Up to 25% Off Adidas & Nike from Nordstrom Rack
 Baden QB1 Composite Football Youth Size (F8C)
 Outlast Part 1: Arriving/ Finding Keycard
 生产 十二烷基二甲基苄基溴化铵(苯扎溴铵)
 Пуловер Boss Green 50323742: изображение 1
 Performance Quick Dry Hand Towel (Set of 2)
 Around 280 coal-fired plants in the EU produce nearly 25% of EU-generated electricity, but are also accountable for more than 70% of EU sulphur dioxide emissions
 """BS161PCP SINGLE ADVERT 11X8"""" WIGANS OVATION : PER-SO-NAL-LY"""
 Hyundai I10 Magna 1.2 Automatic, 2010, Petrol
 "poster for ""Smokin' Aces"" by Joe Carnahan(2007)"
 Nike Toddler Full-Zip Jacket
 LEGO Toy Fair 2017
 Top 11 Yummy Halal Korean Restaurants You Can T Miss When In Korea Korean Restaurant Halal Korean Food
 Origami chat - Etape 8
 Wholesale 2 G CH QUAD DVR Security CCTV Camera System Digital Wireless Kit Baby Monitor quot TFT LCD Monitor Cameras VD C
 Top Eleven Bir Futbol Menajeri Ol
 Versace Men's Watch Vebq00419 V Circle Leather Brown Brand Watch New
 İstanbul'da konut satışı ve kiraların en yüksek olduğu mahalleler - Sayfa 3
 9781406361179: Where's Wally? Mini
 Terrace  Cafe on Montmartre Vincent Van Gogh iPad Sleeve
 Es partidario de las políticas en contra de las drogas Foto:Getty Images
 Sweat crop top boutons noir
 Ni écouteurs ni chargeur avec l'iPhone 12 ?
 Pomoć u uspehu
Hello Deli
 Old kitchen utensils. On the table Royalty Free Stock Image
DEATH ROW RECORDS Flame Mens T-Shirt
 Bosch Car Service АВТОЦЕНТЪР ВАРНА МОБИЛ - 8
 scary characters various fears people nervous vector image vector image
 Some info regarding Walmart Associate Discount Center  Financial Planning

## WHAT YOU ARE ASKED TO DO
Scan the listing for the word "Nike". Copy every line in which it appears.

## THE COMPLETED TASK
Up to 25% Off Adidas & Nike from Nordstrom Rack
 Nike Toddler Full-Zip Jacket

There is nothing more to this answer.